Render every line of the material below as a JSON list of strings, one string per line, with blank lines skipped and the picture left out.

— Start Supplied material —

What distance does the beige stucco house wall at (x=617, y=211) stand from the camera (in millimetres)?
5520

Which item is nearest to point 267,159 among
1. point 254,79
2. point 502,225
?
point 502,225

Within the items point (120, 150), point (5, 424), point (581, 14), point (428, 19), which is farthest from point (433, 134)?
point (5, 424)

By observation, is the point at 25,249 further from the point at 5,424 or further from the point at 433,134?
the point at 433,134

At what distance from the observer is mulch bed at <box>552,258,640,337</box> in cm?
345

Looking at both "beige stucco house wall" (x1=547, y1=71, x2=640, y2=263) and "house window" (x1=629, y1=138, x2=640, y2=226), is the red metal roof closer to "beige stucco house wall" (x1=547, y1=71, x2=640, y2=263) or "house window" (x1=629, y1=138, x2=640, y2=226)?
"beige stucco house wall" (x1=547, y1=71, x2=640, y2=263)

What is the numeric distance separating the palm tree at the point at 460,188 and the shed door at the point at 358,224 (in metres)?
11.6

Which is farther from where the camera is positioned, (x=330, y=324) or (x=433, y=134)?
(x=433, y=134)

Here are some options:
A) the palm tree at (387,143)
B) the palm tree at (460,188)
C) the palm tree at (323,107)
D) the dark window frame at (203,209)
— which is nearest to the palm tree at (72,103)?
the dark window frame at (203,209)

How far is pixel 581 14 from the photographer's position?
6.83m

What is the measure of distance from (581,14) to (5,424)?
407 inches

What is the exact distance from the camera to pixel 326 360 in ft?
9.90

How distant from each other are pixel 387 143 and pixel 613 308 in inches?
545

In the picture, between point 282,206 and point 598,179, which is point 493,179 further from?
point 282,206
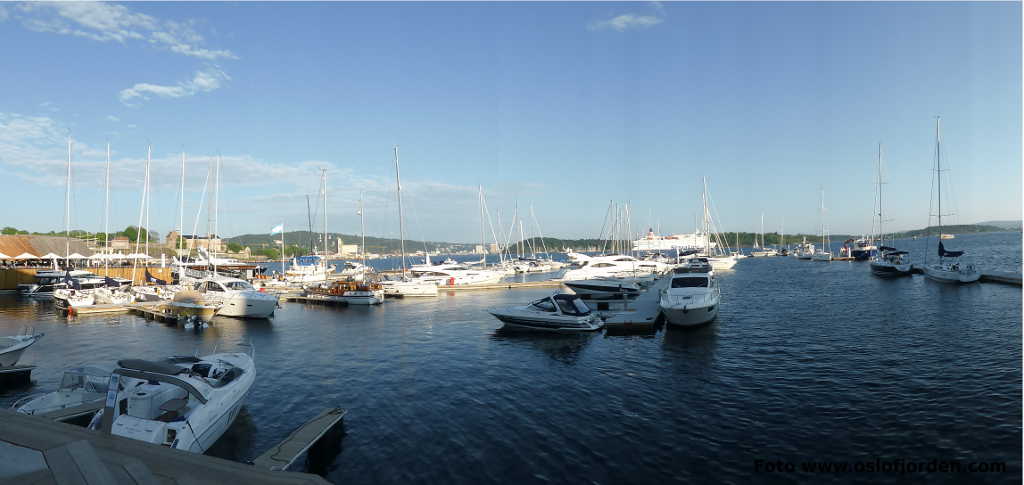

— End Supplied material —

» Written reply:
[
  "What distance does the beige stucco house wall at (x=617, y=211) stand from the camera (in millimetres)?",
  "5520",
  "Which item is nearest to point 267,159 among",
  "1. point 254,79",
  "2. point 502,225",
  "?",
  "point 502,225",
  "Within the items point (120, 150), point (5, 424), point (581, 14), point (428, 19), which is farthest from point (433, 134)?",
  "point (5, 424)",
  "By observation, is the point at 25,249 further from the point at 5,424 or further from the point at 433,134?",
  "the point at 433,134",
  "At what distance from the observer is mulch bed at <box>552,258,640,337</box> in cm?",
  "345",
  "Looking at both \"beige stucco house wall\" (x1=547, y1=71, x2=640, y2=263) and \"house window\" (x1=629, y1=138, x2=640, y2=226), is the red metal roof closer to \"beige stucco house wall\" (x1=547, y1=71, x2=640, y2=263) or \"house window\" (x1=629, y1=138, x2=640, y2=226)?",
  "\"beige stucco house wall\" (x1=547, y1=71, x2=640, y2=263)",
  "What is the numeric distance separating the palm tree at the point at 460,188 and the shed door at the point at 358,224 (in metres)?",
  "11.6",
  "Which is farther from where the camera is positioned, (x=330, y=324) or (x=433, y=134)?",
  "(x=433, y=134)",
  "Here are some options:",
  "A) the palm tree at (387,143)",
  "B) the palm tree at (460,188)",
  "C) the palm tree at (323,107)",
  "D) the dark window frame at (203,209)",
  "— which is nearest to the palm tree at (72,103)?",
  "the dark window frame at (203,209)",
  "How far is pixel 581 14 from the photographer's position?",
  "6.83m",
  "What is the measure of distance from (581,14) to (5,424)?",
  "407 inches",
  "What is the exact distance from the camera to pixel 326 360 in ft?",
  "9.90",
  "How distant from each other are pixel 387 143 and pixel 613 308 in inches?",
  "545",
  "In the picture, between point 282,206 and point 598,179, which is point 493,179 further from?",
  "point 282,206"
]